4. As already stated, looking at nothing else but the plaint in the present case, it is impossible to construe it as disclosing a claim by a landlord to eject a tenant. Whatever might have been, according to the plaintiff, the position of the defendant in 1916, he now clearly does not admit him to be a tenant. He now treats the defendant as a rival claimant to the proprietary right. According to the plaintiff, the defendant has no right of any kind in the land as owner, tenant or otherwise. In this view, the lower appellate Court was not justified in deciding the case on some allegations contained in the plaint and and on some documents on the record. The defendant does not admit that he is a tenant. He persists in his claim of proprietary right. If it appears on trial that neither party is telling the truth and if the Court finds that the defendant is, in fact a tenant of the plaintiff, the suit will have to be dismissed. The suit will also have to be dismissed if the defendant's alleged proprietary right is established. On the contrary, if the plaintiff is found to be the owner, as he alleges and the defendant is not found entitled to remain in possession in any capacity the suit will have to be decreed. In these circumstances, I am clearly of opinion that the view taken by the lower appellate Court is erroneous and that the defendants' appeal to that Court should have been tried out on the merits. Accordingly I set aside the decree of the lower appellate Court and remand the case to it for disposal of the defendant's appeal on the merits. The plaintiff-appellant will have his costs in this Court from the defendant-respondent.

5. Mr. Mukhtar Ahmad for the respondent prays for leave to appeal under the Letters Patent.
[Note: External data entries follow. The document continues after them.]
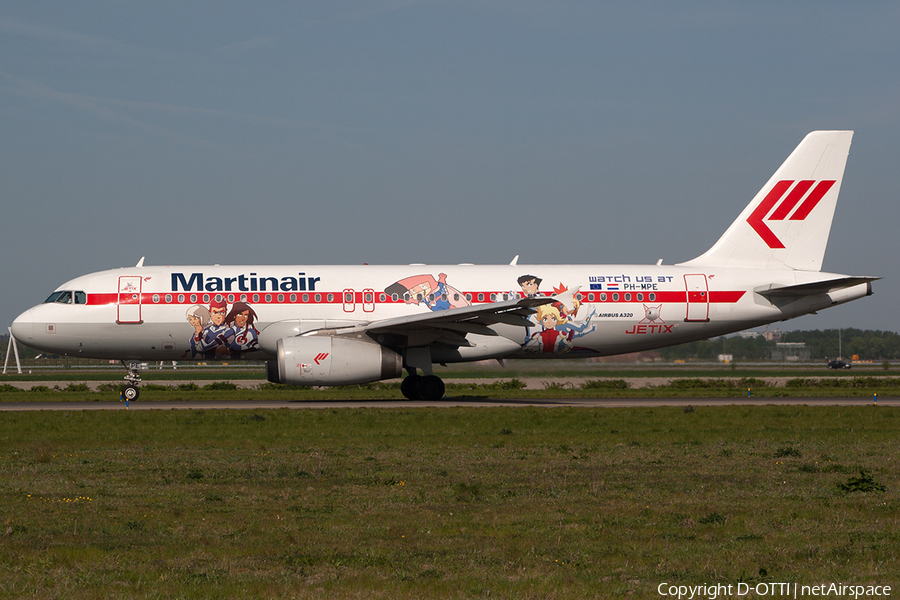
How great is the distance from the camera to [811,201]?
29.1m

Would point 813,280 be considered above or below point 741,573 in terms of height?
above

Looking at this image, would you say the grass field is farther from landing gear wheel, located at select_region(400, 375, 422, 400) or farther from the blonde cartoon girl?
the blonde cartoon girl

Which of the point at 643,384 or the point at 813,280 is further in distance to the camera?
the point at 643,384

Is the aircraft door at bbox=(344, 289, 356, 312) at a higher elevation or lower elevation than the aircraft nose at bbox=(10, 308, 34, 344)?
higher

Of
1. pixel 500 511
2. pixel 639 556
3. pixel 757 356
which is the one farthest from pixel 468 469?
pixel 757 356

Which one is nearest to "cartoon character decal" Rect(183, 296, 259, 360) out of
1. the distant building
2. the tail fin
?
the tail fin

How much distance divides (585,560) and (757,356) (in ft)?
151

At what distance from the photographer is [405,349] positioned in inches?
1025

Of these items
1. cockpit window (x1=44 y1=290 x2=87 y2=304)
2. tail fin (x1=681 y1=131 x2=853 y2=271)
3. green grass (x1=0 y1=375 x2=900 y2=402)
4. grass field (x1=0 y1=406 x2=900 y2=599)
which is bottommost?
grass field (x1=0 y1=406 x2=900 y2=599)

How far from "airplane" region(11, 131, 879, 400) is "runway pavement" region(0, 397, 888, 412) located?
993 millimetres

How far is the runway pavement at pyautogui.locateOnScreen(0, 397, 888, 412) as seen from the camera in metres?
24.1

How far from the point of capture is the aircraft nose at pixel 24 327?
2644 centimetres

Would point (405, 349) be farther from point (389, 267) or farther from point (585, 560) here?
point (585, 560)

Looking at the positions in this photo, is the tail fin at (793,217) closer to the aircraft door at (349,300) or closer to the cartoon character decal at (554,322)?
the cartoon character decal at (554,322)
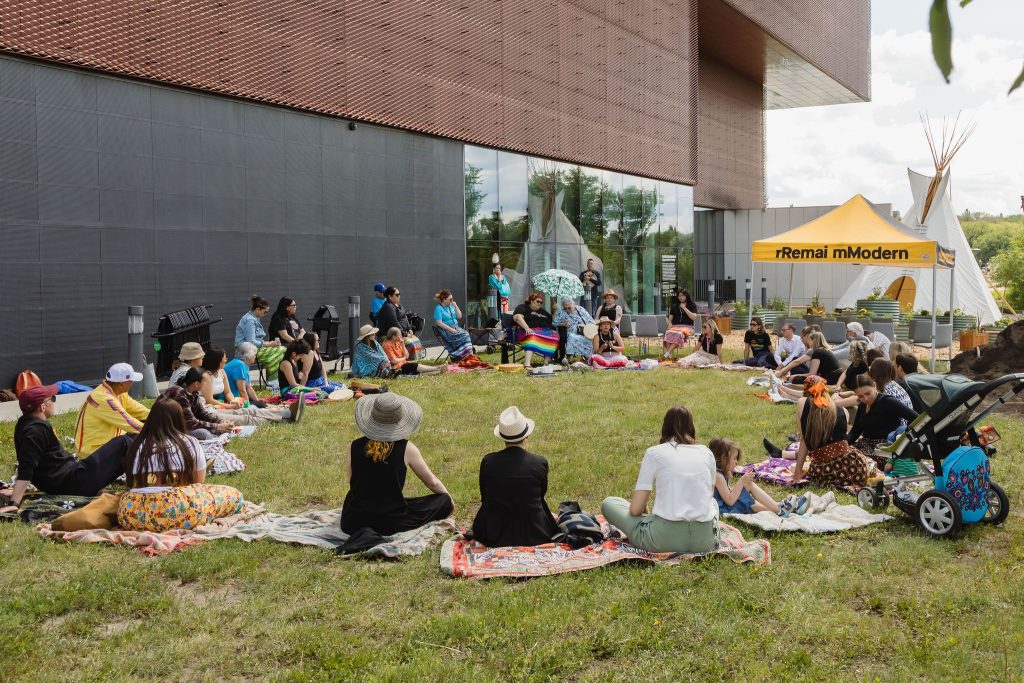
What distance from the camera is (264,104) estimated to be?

The grounds on which my judgment proceeds are covered by numerous rulings of this Court, including the Full Bench decision to which reference has been made in my judgment. 1 do not think this is a fit case in which leave to appeal under the Letters Patent should be allowed. Indeed I think it will be wasting the time of a Bench of this Court if an appeal under the Letters Patent is allowed to be preferred. The application is dismissed.